Your goal:
Count the lines in the records below that contain the string "above", treating uppercase and lowercase as different, and reply with the number alone.

--- begin ---

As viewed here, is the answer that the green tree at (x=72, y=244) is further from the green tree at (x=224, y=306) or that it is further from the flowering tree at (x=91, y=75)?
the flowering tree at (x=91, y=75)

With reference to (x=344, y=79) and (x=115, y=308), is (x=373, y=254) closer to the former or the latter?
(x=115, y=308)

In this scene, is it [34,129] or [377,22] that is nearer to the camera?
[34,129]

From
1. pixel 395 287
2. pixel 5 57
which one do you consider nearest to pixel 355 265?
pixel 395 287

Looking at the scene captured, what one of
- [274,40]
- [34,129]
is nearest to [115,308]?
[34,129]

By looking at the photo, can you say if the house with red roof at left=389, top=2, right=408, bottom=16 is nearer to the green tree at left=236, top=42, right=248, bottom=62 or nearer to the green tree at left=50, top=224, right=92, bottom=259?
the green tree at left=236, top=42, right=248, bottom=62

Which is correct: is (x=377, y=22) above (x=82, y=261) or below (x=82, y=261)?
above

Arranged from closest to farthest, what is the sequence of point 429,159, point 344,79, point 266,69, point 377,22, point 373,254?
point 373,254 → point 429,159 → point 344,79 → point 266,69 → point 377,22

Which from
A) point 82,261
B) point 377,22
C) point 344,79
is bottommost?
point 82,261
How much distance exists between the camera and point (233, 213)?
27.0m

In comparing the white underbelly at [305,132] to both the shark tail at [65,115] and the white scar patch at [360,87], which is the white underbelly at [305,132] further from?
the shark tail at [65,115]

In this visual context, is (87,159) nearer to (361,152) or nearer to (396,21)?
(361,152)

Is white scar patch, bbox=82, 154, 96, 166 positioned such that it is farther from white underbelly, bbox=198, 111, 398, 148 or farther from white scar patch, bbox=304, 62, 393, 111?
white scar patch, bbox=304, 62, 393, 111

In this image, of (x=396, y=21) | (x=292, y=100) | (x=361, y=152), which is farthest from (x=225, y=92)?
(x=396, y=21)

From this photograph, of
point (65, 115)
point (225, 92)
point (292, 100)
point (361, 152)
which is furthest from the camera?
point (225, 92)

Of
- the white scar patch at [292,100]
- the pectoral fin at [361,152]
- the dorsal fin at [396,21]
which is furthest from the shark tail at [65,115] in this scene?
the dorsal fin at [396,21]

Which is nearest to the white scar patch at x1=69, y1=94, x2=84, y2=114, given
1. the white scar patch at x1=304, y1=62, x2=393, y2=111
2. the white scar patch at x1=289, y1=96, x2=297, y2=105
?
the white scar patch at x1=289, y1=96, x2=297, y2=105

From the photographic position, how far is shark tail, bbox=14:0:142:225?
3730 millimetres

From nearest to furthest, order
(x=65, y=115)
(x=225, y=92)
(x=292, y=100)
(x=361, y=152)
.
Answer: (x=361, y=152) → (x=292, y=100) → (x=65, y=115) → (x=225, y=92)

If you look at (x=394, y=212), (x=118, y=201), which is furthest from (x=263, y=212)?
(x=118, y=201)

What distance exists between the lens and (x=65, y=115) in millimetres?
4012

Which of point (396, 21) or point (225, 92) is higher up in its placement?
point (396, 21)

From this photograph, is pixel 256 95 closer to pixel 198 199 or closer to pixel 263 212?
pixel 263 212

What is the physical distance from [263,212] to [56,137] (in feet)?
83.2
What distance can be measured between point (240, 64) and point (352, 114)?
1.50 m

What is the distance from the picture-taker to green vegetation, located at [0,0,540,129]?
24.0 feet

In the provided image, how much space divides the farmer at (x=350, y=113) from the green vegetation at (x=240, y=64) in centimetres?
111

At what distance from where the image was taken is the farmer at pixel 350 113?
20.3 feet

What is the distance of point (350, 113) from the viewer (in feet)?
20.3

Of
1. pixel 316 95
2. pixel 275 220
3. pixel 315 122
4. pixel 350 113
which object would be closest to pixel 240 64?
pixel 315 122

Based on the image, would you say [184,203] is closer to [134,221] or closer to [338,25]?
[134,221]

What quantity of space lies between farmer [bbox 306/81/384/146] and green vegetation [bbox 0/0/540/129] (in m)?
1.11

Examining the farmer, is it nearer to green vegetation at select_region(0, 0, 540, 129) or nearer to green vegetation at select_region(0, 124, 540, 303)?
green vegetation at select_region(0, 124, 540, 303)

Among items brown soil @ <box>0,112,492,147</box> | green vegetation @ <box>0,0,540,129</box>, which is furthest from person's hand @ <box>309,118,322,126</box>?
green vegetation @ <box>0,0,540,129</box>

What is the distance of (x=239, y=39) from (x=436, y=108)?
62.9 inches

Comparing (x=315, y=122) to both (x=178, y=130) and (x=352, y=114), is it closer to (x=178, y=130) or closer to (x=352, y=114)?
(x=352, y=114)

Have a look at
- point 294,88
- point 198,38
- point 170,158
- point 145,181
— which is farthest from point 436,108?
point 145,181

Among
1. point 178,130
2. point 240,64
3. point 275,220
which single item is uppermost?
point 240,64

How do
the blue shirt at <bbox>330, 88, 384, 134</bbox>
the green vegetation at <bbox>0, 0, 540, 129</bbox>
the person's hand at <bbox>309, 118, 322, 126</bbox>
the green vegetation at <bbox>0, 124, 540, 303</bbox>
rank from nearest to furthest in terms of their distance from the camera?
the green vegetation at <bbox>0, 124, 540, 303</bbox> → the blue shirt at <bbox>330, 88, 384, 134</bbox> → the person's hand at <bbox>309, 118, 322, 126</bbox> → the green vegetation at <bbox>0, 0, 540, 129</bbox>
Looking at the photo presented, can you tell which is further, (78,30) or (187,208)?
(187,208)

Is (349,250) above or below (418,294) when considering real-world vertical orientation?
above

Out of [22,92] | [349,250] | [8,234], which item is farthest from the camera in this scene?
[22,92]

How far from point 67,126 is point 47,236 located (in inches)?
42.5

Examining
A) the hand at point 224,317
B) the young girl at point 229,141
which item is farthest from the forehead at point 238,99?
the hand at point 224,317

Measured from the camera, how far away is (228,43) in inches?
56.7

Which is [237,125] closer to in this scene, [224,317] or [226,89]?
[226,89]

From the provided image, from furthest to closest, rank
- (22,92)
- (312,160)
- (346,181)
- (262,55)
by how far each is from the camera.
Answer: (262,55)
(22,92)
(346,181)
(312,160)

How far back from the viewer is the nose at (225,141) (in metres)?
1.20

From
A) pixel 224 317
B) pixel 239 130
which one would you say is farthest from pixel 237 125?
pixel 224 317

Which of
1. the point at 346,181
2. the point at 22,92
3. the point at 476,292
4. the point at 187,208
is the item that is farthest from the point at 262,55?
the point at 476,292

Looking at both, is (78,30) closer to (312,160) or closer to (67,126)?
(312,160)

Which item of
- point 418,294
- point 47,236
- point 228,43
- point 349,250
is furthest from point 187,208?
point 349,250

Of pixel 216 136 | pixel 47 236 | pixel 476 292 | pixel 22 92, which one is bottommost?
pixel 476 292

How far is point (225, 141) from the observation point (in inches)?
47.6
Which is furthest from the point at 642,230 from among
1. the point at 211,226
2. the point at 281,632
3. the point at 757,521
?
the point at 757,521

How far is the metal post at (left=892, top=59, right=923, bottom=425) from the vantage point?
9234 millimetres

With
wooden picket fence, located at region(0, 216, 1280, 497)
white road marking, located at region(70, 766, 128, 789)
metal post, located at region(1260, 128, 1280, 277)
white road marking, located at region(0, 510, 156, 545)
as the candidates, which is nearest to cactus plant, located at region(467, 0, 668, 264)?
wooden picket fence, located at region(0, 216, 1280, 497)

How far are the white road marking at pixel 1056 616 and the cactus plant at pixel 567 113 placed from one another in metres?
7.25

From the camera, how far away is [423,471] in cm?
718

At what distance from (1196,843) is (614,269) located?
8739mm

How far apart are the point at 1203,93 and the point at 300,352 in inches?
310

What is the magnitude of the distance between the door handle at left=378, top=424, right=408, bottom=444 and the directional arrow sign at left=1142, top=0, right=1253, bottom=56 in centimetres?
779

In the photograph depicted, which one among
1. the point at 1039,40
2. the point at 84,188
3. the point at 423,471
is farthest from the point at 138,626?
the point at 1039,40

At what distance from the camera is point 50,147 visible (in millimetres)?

--- end ---

Answer for this exercise:
4